→ **Aufgabenstellung**
Entscheiden Sie anhand des folgenden Textes über das Bergzeitfahren, ob die Aussagen (a) bis (c) zutreffen, und belegen Sie jedes Ja oder Nein mit dem wörtlichen Zitat der entscheidenden Textstelle. (a) Porte verfehlte Dumoulins Bestzeit im Ziel um weniger als eine Sekunde. (b) Carapaz blieb Träger des Trikots des besten Bergfahrers. (c) Roglic verlor auf den letzten Kilometern viel Zeit auf Pogacar.

→ **Ausgangstext**
An der späten 3. Zwischenzeit nur 2,6 Kilometer vorm Ziel wurde Pogacar 48 Sekunden schneller als Dumoulin gemessen. Die Rückstand von Porte, van Aert, Cavagna und Roglic lauteten hier 66, 75, 81 und 82 Sekunden. Demzufolge ließ Dumoulin relativ viel in der steilen Schlussrampe liegen. Porte verfehlte Dumoulins vorläufige Bestmarke im Ziel nur um 58/100 Sekunden. Roglic verlor auf den letzten Kilometern kaum noch etwas auf den entfesselten Pogacar. Von einem Einbruch konnte also keine Rede sein, obschon man Dumoulin und erst recht Porte und van Aert in einem Bergzeitfahren eher hinter Roglic gewettet hätte.
Pogacar nahm neben dem Gelben Trikot als designierter Gesamtsieger und dem weißen Trikot des besten Jungprofis auch noch das rot-gepunktete Trikot des besten Bergfahrers mit. Denn für die 6 schnellsten Fahrer im Schlussanstieg – Pogacar, Porte, van Aert (!), Mas, Bilbao (Bahrain) und Martinez (EF) – gab es Punkte fürs Bergtrikot. Da nützte es dem bisherigen Inhaber Carapaz (Ineos) auch nichts, dass er die ersten 30 Kilometer extrem langsam angehen ließ, um die letzten 6 Kilometer alles zu geben.

→ **Gegebene Daten**
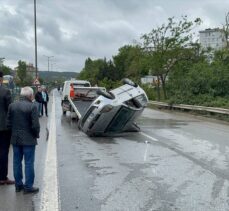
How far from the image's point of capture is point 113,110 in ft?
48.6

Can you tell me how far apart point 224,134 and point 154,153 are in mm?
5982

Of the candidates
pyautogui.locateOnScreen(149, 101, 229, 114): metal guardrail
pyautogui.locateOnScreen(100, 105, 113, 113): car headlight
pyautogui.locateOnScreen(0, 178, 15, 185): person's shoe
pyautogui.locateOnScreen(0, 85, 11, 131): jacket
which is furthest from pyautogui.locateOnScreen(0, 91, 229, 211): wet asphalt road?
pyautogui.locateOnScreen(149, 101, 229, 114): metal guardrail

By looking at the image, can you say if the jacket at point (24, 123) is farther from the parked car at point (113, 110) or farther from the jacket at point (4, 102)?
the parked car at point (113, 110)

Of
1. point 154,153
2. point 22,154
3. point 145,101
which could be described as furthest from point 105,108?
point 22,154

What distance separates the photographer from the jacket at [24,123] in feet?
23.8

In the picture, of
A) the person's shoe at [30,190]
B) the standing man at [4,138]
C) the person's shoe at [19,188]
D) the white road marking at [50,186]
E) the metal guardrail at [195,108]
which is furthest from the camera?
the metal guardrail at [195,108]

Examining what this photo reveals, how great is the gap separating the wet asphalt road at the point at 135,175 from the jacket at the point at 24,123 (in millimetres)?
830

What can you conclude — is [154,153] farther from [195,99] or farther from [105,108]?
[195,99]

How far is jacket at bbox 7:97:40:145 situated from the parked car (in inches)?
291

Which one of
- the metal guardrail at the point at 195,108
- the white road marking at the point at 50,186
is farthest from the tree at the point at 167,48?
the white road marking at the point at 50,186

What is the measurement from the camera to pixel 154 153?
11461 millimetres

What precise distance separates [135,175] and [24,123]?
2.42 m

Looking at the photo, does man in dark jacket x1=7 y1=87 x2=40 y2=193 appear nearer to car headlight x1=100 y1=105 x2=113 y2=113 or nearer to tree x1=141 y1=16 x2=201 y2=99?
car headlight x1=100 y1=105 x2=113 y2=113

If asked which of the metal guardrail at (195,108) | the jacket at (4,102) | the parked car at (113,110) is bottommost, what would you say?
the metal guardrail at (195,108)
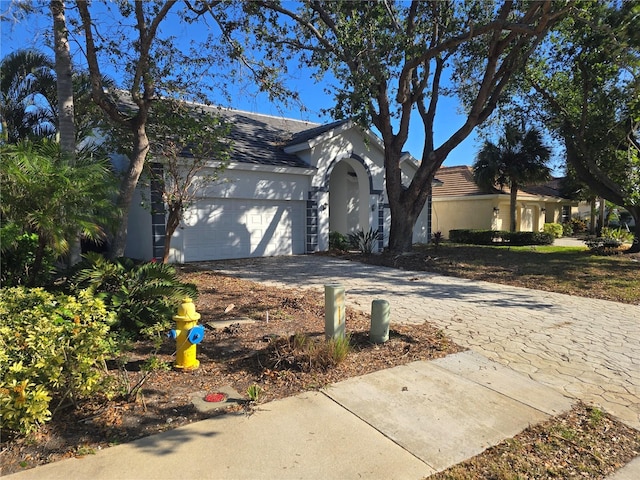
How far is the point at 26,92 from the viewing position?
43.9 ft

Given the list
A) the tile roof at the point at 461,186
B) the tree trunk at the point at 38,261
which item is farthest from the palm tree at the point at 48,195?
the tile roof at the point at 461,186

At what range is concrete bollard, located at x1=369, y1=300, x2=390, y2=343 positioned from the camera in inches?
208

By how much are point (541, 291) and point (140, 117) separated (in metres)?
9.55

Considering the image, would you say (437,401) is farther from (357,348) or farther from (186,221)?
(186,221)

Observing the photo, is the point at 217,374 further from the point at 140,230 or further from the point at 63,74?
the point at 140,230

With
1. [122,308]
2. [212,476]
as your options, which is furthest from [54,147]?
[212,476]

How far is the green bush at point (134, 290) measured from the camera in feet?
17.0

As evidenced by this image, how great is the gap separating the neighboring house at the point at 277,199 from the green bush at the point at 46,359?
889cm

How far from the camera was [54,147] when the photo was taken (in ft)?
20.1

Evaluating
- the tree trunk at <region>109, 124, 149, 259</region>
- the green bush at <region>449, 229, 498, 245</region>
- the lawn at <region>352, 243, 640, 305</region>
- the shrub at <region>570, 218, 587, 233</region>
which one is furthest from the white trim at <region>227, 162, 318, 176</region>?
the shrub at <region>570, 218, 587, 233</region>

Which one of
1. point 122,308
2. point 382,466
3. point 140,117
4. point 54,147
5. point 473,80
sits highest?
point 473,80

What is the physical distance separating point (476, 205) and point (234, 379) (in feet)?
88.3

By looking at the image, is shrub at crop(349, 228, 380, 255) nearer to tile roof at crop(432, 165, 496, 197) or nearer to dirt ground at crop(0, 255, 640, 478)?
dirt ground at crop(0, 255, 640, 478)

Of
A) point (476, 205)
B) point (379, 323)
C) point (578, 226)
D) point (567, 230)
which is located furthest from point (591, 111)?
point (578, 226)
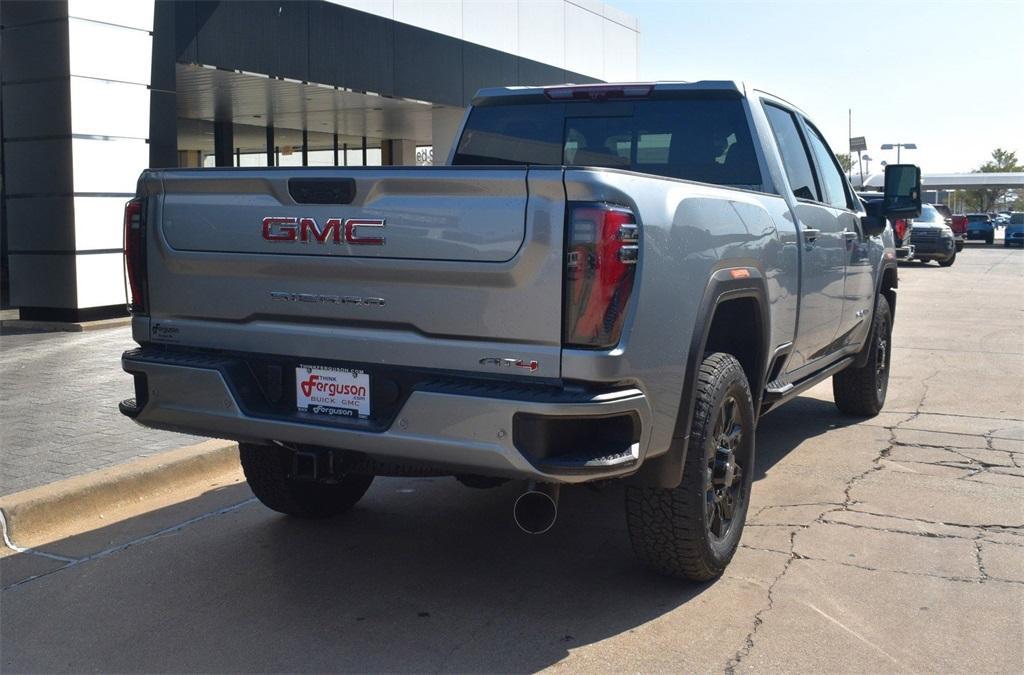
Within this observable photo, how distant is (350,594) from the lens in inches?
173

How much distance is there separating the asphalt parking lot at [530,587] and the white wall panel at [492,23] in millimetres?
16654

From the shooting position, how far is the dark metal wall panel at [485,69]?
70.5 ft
* * *
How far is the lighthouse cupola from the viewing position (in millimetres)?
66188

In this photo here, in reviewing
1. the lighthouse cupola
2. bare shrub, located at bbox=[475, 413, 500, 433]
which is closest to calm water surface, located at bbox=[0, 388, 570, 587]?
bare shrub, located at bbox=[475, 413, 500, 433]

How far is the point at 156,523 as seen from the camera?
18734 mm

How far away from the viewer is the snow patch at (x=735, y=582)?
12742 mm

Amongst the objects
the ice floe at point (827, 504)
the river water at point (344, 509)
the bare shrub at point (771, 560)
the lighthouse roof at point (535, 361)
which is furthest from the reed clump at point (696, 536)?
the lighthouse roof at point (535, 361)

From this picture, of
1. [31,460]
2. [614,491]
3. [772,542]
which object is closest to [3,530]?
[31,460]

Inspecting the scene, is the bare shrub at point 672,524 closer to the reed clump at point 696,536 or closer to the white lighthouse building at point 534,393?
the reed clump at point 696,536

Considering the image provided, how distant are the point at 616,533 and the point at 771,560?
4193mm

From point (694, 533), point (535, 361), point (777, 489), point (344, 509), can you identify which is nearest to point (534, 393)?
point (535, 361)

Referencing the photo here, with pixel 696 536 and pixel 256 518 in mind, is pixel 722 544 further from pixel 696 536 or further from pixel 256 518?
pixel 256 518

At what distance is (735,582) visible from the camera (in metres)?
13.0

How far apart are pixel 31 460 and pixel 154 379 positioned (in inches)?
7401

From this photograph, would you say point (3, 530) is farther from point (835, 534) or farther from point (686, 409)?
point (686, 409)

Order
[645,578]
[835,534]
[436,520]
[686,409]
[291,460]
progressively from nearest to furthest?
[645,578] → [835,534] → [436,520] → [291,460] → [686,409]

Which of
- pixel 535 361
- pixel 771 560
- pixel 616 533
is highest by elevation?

→ **Lösung**
(a) Ja: „Porte verfehlte Dumoulins vorläufige Bestmarke im Ziel nur um 58/100 Sekunden.“
(b) Nein: „Pogacar nahm neben dem Gelben Trikot als designierter Gesamtsieger und dem weißen Trikot des besten Jungprofis auch noch das rot-gepunktete Trikot des besten Bergfahrers mit.“
(c) Nein: „Roglic verlor auf den letzten Kilometern kaum noch etwas auf den entfesselten Pogacar.“